━━━━━ Source document
In January 2021, the Sleeping Giants movement asked the Droga Raia network to stop running ads on the Terça Livre YouTube channel. Droga Raia announced that it does not condone "the spread of fake news" and removed the ads.

Allan dos Santos denies the accusations that he is spreading false news.

===Constança Rezende===

On March 1, 2019, Terca Livre published an article entitled Jornalista do Estadão: the intention is to ruin Flávio Bolsonaro and the government, in which it states that Constança Rezende, a journalist from O Estado de S. Paulo, would have admitted the objective to ruin the term of president and his family. The complaint would be based on the French journalist Jawad Rhalib, who would have spoken to Rezende. The news was shared by President Jair Bolsonaro on Twitter and then was challenged by Estadão, according to which "Constance Rezende did not interview or spoke with French journalist quoted by Terça Livre. The recording phrases were taken from a conversation she had on January 23 with a person who introduced herself as Alex MacAllister, a supposed student interested in doing a comparative study between Donald Trump and Jair Bolsonaro". The fact-checking agency Lupa confirmed this version: "The quote used by the website in the title of her report is false. The quote attributed to the reporter does not even appear in the transcript that the page itself makes of all the conversation that the journalist from Estadão would have allegedly kept in English with a foreigner, about the investigation involving Flávio Bolsonaro.

According to the newspaper O Globo, which corroborates Agência Lupa, journalist Allan dos Santos, in a live on Facebook, would have attributed to the journalist another post, in which he would have written: "Brazil has become a dictatorship. Death like Marielle's made this very clear. Congratulations! A woman's place is where she wants it! They won't shut up our voice". According to the newspaper, such a statement would have "no connection between Constance and the account or the post".
━━━━━━━━━━
### List of tasks:
- A) In the Terça Livre passage, what name did the person Constança Rezende spoke with on January 23 use?
- B) Write the next part of the Terça Livre passage, picking up after its final sentence.
The data comes from a different source than the Terça Livre passage.
━━━━━ Entries supplied
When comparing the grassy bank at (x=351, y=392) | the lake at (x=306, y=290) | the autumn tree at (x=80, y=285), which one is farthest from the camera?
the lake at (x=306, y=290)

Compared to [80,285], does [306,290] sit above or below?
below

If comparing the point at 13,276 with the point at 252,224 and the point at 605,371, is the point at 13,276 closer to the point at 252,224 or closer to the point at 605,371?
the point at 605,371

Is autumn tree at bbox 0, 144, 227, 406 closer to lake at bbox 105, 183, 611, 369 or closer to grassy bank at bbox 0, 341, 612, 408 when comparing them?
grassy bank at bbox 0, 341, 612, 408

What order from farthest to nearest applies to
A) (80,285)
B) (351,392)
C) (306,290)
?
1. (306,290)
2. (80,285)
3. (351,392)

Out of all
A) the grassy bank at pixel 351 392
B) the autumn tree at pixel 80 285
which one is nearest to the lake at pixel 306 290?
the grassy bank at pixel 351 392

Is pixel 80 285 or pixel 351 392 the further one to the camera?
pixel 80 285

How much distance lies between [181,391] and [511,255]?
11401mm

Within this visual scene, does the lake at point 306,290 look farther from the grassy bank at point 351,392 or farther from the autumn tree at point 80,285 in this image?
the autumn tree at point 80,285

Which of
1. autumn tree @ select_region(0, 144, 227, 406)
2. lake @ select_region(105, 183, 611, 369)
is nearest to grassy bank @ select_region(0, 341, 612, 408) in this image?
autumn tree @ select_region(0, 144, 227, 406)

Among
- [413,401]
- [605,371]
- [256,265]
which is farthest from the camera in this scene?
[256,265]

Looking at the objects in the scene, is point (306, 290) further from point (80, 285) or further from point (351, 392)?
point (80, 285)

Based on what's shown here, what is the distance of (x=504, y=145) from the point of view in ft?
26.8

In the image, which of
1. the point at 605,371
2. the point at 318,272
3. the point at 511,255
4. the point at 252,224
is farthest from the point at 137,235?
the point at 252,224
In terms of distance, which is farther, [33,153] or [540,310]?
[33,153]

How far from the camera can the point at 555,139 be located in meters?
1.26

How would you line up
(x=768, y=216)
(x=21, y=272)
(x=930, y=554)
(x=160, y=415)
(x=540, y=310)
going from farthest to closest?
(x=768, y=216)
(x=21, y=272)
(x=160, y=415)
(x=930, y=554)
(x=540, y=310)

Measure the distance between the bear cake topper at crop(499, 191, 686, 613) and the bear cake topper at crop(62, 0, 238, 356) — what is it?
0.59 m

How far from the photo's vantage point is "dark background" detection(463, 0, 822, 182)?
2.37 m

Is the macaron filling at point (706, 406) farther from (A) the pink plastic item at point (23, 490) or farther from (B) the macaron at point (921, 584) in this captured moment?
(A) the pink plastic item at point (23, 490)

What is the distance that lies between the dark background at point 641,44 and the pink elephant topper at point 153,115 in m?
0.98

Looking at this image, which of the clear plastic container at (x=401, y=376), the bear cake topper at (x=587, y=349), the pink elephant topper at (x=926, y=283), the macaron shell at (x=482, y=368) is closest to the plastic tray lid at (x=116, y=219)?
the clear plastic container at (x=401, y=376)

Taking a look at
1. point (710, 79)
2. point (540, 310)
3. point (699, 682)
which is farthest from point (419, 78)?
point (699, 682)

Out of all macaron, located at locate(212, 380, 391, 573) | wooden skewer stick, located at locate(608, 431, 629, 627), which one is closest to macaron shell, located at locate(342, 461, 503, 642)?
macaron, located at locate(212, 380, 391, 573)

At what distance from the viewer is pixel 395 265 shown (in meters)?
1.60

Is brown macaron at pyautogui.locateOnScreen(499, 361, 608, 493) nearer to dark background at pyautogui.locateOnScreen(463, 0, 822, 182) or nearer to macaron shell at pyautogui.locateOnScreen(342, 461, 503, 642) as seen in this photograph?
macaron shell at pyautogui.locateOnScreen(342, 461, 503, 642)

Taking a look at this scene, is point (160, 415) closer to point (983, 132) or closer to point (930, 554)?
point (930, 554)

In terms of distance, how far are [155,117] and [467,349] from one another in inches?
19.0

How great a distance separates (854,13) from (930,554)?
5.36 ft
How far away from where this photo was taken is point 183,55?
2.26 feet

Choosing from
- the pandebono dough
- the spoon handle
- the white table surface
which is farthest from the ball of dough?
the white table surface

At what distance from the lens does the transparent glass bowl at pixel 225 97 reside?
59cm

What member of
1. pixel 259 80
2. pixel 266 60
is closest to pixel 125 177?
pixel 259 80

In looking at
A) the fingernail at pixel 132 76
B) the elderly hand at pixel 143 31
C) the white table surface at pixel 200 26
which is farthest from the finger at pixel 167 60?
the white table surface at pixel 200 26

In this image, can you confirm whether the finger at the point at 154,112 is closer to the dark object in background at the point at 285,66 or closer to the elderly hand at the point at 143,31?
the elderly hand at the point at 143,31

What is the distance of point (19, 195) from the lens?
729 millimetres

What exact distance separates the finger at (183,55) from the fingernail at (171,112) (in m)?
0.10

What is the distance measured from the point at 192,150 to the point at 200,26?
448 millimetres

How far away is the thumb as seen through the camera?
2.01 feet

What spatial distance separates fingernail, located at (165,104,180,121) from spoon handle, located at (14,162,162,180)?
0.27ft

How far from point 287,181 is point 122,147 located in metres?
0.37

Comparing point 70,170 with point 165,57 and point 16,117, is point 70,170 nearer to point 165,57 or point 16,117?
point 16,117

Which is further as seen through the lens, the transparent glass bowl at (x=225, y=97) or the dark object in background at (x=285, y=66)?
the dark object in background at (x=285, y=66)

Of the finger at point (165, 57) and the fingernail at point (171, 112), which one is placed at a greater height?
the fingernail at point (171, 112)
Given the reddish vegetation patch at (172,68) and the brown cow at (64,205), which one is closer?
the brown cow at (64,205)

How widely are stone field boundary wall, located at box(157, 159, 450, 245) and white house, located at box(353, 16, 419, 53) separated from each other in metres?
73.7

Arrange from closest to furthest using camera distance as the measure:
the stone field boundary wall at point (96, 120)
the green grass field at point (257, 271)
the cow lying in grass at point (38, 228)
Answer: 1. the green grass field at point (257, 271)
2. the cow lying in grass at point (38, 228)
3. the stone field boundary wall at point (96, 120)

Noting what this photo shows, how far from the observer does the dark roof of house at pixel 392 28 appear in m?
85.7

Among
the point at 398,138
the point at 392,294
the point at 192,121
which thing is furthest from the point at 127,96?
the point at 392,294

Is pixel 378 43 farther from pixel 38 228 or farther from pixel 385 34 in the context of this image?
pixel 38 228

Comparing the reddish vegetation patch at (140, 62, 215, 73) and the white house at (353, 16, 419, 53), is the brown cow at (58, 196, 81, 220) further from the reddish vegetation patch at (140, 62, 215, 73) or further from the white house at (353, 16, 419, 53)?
━━━━━━━━━━
### Expected results:
- A) Alex MacAllister

- B)
===YouTube===

On February 4, 2021, the site's YouTube channel, Terça Livre TV, was shut down on YouTube for repeated violation of terms of use. Guilherme Sanchez, senior lawyer at Google, responsible for the YouTube platform, explains that the channel posted content inciting violence. One of the videos posted denounced fraud in the United States presidential elections without offering concrete evidence. Even warned, they posted a video, addressing the invasion of the US Congress by supporters of Donald Trump, which was classified as "inciting others to commit violent acts against individuals or a defined group of people". For this reason, they were suspended for seven days. The day after the suspension, they used an alternative channel to circumvent the sanction, so they were closed off the platform.

The day after the closure, the Order of Journalists of Brazil manifested itself in a note, repudiating the closure of the channel, classifying the YouTube action as censorship and,
according to Allan dos Santos, deputy Eduardo Bolsonaro would have sought the Attorney General's Office of the Republic.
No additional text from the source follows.